L’autoritarismo appare a molti più efficiente rispetto allo stato di diritto, le libertà individuali vengono considerate sacrificabili rispetto alle sicurezze collettive, il nazionalismo più retrivo e reazionario domina nei paesi dell’est Europa. “Molti autocrati, purtroppo anche all’interno dell’Unione Europea, molti movimenti populisti in giro per il mondo” – ha ricordato Salvatore Carrubba nel suo intervento introduttivo – “si rifanno apertamente a un modello di democrazia che loro definiscono illiberale. E quindi tutti coloro che credono nella democrazia liberale devono fare da argine, innanzitutto facendo un’opera di informazione e divulgazione su quelli che sono i suoi veri principi: principi basati sui meccanismi, sui filtri, sulle regole, sui contrappesi, che distinguono la democrazia dai regimi autoritari”.

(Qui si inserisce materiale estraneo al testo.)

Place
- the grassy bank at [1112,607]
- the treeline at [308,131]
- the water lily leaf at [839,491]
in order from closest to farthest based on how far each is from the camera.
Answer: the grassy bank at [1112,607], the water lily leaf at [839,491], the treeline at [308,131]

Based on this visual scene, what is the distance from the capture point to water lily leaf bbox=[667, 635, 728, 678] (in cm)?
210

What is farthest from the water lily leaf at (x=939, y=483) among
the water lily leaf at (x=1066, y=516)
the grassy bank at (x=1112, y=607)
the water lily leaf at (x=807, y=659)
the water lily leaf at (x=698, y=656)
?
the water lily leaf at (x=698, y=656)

Questa prima iniziativa era dedicata alla figura di Luigi Einaudi, a sessant’anni dalla morte. È stato analizzato l’Einaudi giornalista, divulgatore, politico, economista, presentando in modo sfaccettato una personalità poliedrica, che ha avuto un enorme peso nella vita del nostro Paese.

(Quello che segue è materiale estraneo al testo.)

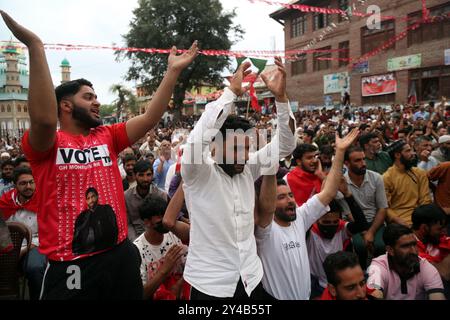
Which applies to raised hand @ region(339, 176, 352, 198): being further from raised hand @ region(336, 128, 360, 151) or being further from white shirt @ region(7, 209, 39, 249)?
white shirt @ region(7, 209, 39, 249)

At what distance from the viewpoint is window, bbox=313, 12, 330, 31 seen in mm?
24886

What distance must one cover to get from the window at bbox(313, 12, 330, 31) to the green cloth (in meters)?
21.6

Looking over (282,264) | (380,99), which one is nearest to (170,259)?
(282,264)

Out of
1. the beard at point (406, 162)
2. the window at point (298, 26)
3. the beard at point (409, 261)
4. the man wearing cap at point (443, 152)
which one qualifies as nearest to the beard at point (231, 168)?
the beard at point (409, 261)

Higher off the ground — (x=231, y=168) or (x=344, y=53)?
(x=344, y=53)

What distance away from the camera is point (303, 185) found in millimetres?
4195

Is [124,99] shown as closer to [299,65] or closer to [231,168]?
[299,65]

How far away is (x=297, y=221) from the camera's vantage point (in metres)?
2.83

Il convegno aveva per titolo una sua frase: “Il despota perdona al demagogo, non perdona all’economista”. Il motto è ancora valido: spesso la mite chiarezza dei numeri è più efficace della tonitruante retorica da comizio. Oggi però esiste una nuova figura, che dei despoti (o aspiranti tali) aspira a fare il consigliere o il ciambellano. Si tratta dell’economista-demagogo. Il pensiero corre subito a certi ineffabili personaggi della nostra vita nazionale, ai noeuro poi tornati nei ranghi, fino alla prossima giravolta; accademici di quart’ordine poi diventati deputati e senatori della Repubblica. E viene da dire: povera accademia, e soprattutto povera Repubblica.